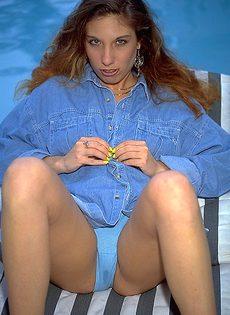 Секс на шезлонге с собственными пальцами - фото #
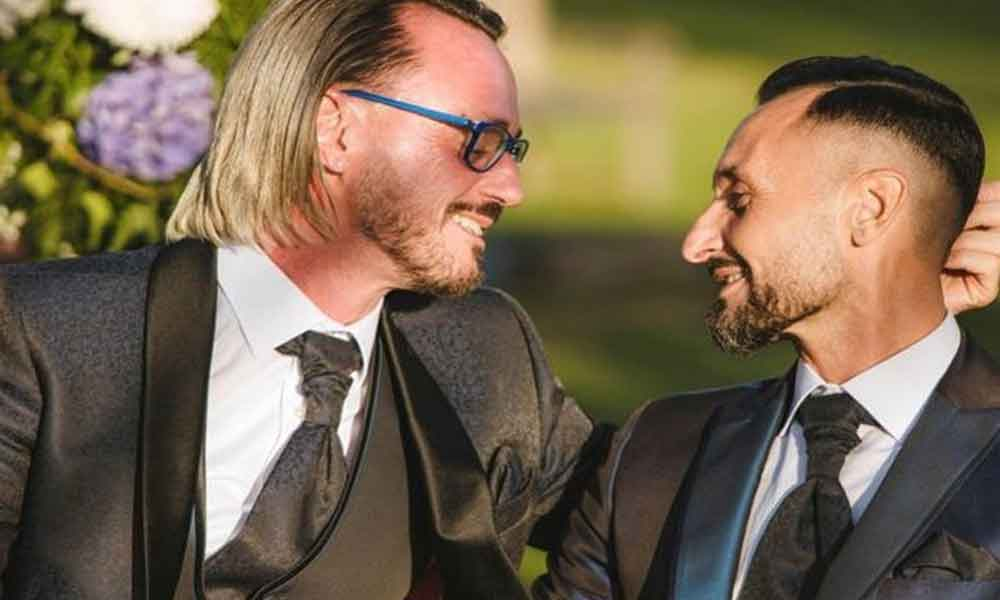Sacerdote renuncia a los hábitos para casarse con su novio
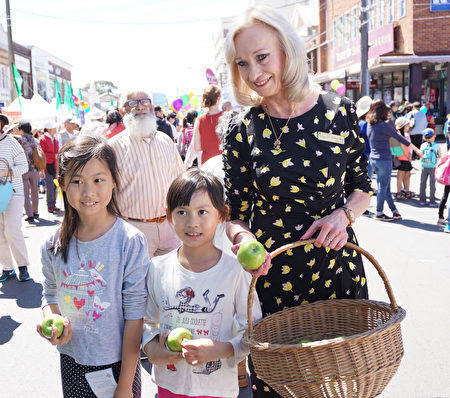 莱德副市长Jane Stott认为这样的活动很有意义,庆祝当地的文化历史,体现多元文化。(燕楠/大纪元)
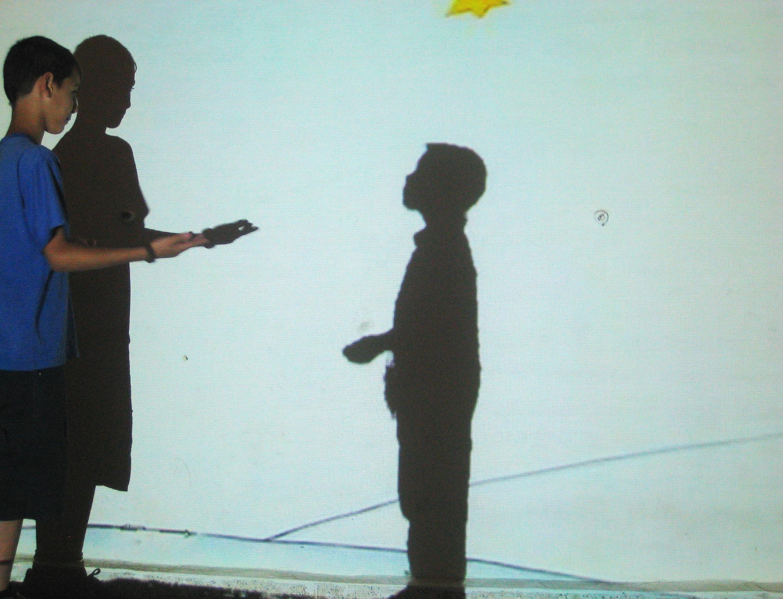Un enfant au Liban ( à gauche ) qui joue avec l'ombre de son camarade en France (à droite).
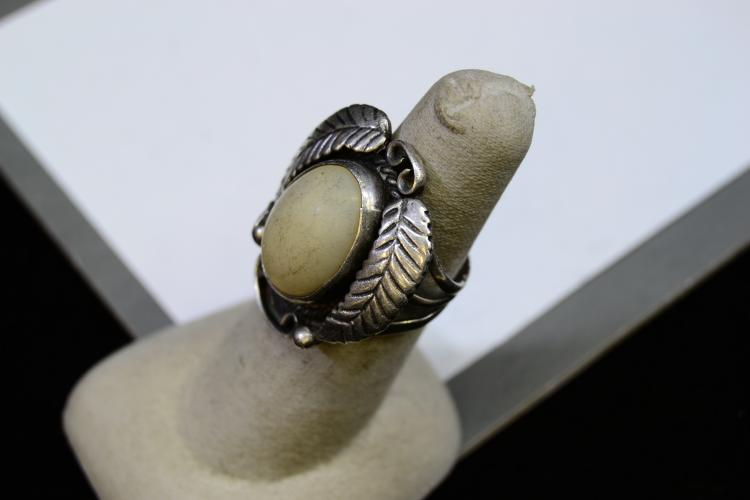 Lot 120: 11.1 Gram Navajo Sterling Silver And Turquoise Ring Size 7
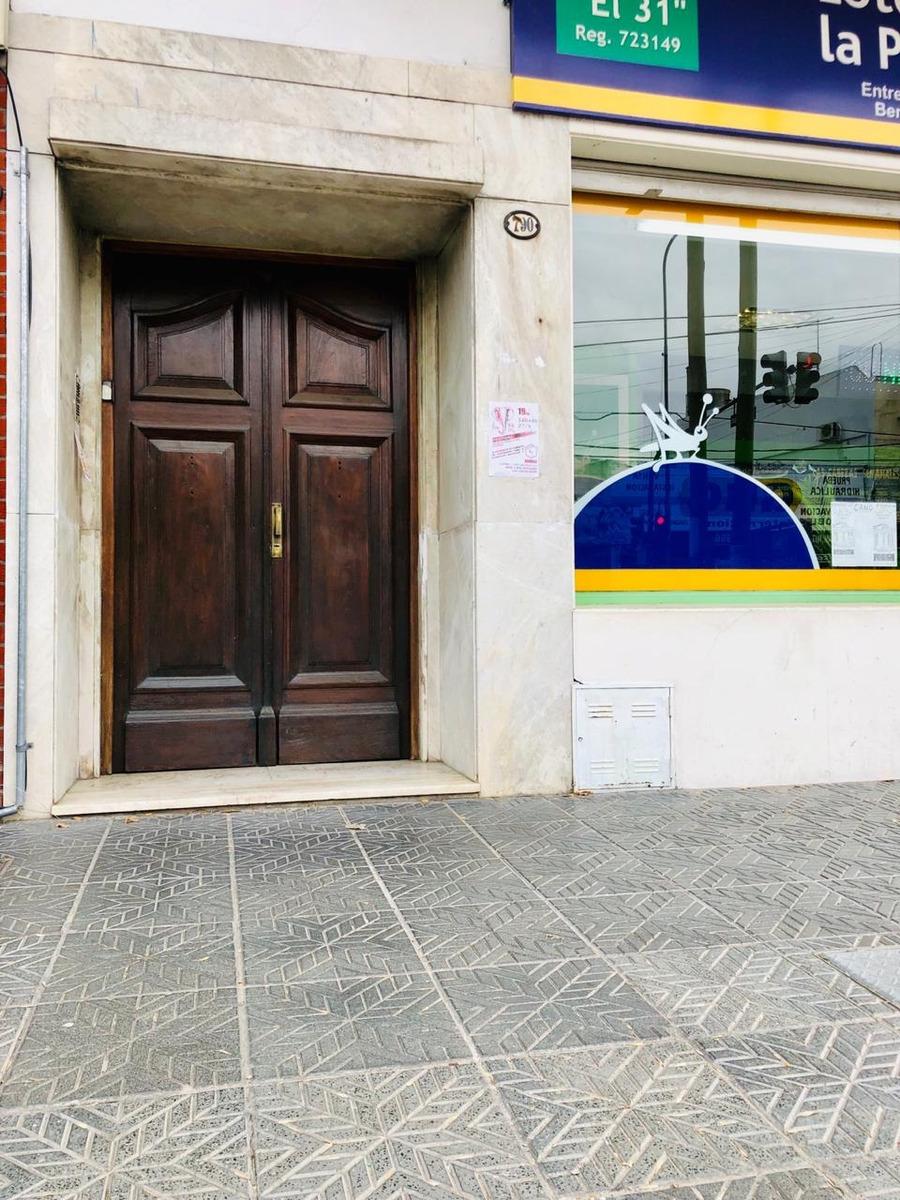 venta p.h 1º piso de 3 ambientes / av. mitre 800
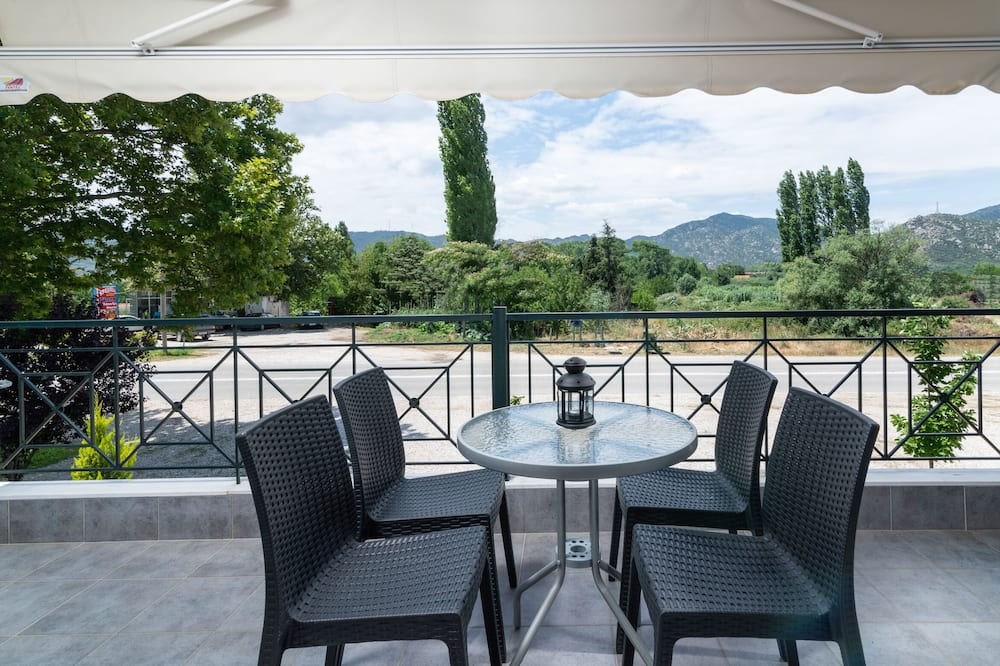 Family Apartment, 1 Bedroom, Garden View - Balcony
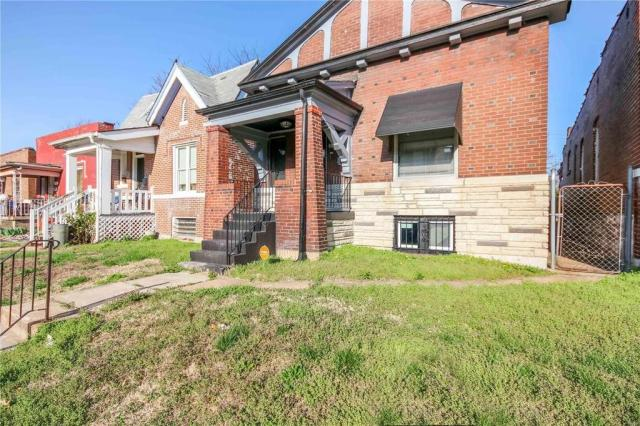 Porch yard featured at 3619 N Taylor Ave, Saint Louis, MO 63115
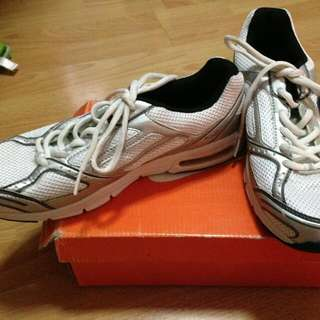 Lotto Rubbershoes For MEN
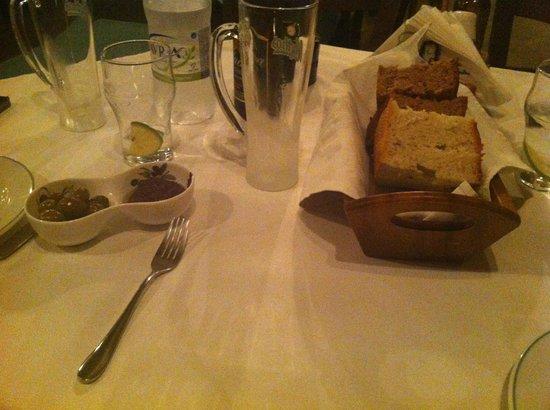 Elia: Pane e parè d'olive
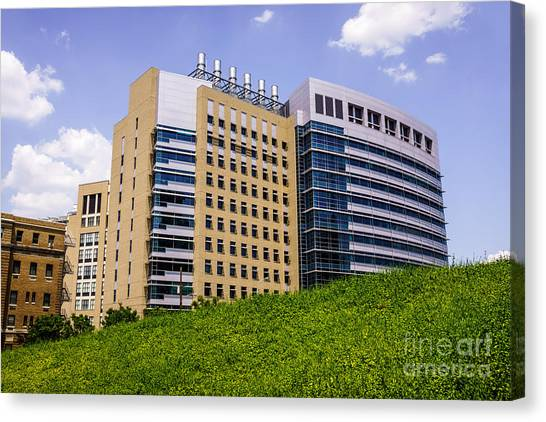 Aac Canvas Print - Cincinnati Children's Hospital Medical Center by Paul Velgos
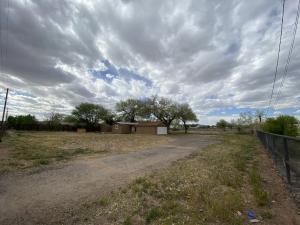 2307 Durand Road SW, Albuquerque, NM 87105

## Task requirements
Please set down every line of the data above precisely, dropping the images.

## Solution for this exercise
 Секс на шезлонге с собственными пальцами - фото #
Sacerdote renuncia a los hábitos para casarse con su novio
 莱德副市长Jane Stott认为这样的活动很有意义,庆祝当地的文化历史,体现多元文化。(燕楠/大纪元)
Un enfant au Liban ( à gauche ) qui joue avec l'ombre de son camarade en France (à droite).
 Lot 120: 11.1 Gram Navajo Sterling Silver And Turquoise Ring Size 7
 venta p.h 1º piso de 3 ambientes / av. mitre 800
 Family Apartment, 1 Bedroom, Garden View - Balcony
 Porch yard featured at 3619 N Taylor Ave, Saint Louis, MO 63115
 Lotto Rubbershoes For MEN
 Elia: Pane e parè d'olive
 Aac Canvas Print - Cincinnati Children's Hospital Medical Center by Paul Velgos
 2307 Durand Road SW, Albuquerque, NM 87105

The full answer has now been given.